Task material:
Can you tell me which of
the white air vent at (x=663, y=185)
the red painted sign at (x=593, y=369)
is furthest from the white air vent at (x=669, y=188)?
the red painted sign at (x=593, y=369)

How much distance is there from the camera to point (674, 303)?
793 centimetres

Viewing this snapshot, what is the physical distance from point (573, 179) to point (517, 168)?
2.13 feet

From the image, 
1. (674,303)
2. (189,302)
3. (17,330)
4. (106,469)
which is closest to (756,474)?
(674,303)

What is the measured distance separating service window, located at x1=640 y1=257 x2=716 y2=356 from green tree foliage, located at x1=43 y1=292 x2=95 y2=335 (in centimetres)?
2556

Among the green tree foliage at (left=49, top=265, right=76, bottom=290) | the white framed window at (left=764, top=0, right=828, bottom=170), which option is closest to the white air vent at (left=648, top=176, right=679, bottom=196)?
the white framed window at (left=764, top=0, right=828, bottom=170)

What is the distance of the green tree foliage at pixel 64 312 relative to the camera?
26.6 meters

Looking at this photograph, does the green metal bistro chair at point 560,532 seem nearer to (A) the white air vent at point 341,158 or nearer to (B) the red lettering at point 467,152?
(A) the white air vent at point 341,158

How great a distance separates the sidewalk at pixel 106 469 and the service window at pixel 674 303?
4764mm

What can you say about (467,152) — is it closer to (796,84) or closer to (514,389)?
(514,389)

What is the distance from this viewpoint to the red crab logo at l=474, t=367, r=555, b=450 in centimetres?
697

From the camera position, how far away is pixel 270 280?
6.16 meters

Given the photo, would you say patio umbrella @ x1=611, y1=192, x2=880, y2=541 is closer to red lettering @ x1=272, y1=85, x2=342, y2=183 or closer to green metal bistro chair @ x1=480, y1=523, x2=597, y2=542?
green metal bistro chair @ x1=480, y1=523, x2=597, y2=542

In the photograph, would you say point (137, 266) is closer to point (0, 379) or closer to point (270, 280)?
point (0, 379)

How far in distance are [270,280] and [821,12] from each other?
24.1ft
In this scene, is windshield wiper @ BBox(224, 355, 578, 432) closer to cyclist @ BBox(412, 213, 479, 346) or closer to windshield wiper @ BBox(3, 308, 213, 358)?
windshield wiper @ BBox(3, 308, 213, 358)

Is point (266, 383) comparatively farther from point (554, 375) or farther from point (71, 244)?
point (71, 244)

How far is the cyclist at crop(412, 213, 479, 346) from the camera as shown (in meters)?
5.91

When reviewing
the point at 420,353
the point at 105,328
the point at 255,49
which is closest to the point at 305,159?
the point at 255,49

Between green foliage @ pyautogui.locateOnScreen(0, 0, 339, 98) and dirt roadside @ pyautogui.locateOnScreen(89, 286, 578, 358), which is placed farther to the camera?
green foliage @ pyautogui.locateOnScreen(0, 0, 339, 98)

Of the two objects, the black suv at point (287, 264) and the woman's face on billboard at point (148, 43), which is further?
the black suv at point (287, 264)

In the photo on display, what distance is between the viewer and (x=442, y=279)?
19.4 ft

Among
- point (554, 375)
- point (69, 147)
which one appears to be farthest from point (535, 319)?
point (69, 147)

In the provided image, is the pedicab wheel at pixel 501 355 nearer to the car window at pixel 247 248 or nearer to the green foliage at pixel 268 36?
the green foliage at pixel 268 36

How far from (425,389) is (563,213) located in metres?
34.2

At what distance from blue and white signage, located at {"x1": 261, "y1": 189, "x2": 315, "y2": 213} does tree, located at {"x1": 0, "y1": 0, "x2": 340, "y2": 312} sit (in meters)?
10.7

Instructions for the task:
Reproduce the part of the lines that opens with the line containing "At what distance" and closes at the end of the lines, changing "signage" to "sign" and leaving everything else as it is.

Task result:
At what distance from blue and white sign, located at {"x1": 261, "y1": 189, "x2": 315, "y2": 213} does tree, located at {"x1": 0, "y1": 0, "x2": 340, "y2": 312} sit (in meters)?
10.7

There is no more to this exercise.